Before I go on, let me second Ryan’s Twitter enthusiasm. As a former journalist, used to taking in news from a hundred different sources and distilling it into something I can use, I adore Twitter.  It replicates that feeling of being in a newsroom for me—part gossip, part fact, part lunacy.  I leave TweetDeck, a Twitter filtering program open as I do my e-mail and constantly go back and forth between one and the other.  Because of Twitter, I’m often ahead of the major news outlets on the news of the day (I love that feeling) and I’m keeping track of friends as if we live in the same town.  I use Twitter to make announcements, sure, but I also use it to forward information I find interesting or to comment on a friend’s good news.  Twitter, more than the other social media programs, truly feels social to me.

Ryan’s experience as a social media consumer, however, is much more vast than mine.  He writes, “Web forums are astounding, too.  The really huge ones, like RPGnet, can be completely overwhelming.  You can get sucked in like people who play World of Warcraft.
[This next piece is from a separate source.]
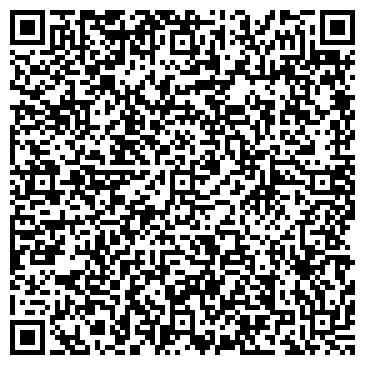 QR-код с контактной информацией организации Мясопродукт, ООО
For that matter, WoW and almost any page online is social media, even your blog, and my mind was blown when I realized that.  Anything allowing comments can act as one!”

I hadn’t really put that together either, although I know that each blog can develop its own community.  Every now and then, the combined intimacy and vastness of the internet boggles my mind, and makes me miss the obvious.  I’m glad that Ryan pointed that out.

After he had sent me the initial comment, I asked for clarification on the way he uses web forums, and how he follows musicians online.

He wrote: “I’m not sure how much traffic the musicians get through their Myspaces, but they do load tracks and link to other places and build exposure.  For a different site, I originally heard  one of my favorites, Nightwish, thanks to an AMV on YouTube.  People load entire albums up on  there, which is funky, but I’ve found several I would never have heard of any other way.  So that says something!”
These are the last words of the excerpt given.